__Exercise prompt__: Reproduce word for word everything from the line that contains "In this context, is" down to the end of the lines below, including both of those ends.

(Spatial relation data)
┏━━

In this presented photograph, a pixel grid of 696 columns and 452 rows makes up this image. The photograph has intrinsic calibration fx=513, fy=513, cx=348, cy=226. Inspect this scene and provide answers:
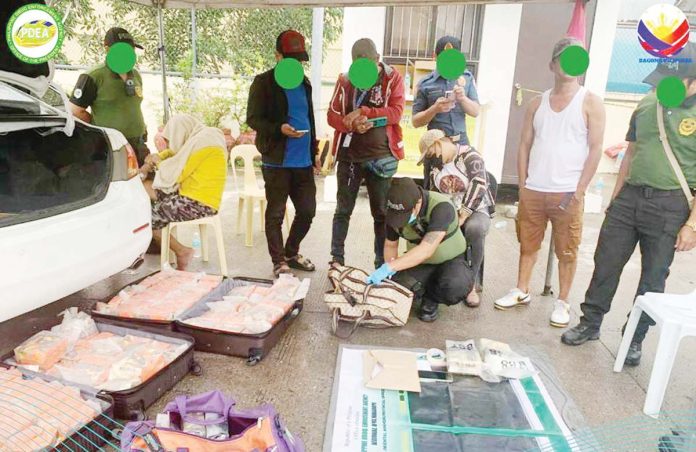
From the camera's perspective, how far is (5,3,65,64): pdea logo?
2.66 metres

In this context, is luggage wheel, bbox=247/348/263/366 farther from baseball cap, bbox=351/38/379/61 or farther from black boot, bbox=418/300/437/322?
baseball cap, bbox=351/38/379/61

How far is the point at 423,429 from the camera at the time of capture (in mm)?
2189

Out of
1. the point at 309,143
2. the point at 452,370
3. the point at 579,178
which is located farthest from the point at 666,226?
the point at 309,143

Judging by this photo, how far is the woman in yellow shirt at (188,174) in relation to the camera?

┗━━

__Full answer__:
In this context, is luggage wheel, bbox=247/348/263/366 farther from baseball cap, bbox=351/38/379/61 or farther from black boot, bbox=418/300/437/322?
baseball cap, bbox=351/38/379/61

How far is the point at 423,429 from the camera at the time of capture (in mm)?
2189

Out of
1. the point at 309,143
2. the point at 452,370
3. the point at 579,178
which is located farthest from the point at 666,226?
the point at 309,143

Judging by this photo, how far is the woman in yellow shirt at (188,174) in relation to the camera?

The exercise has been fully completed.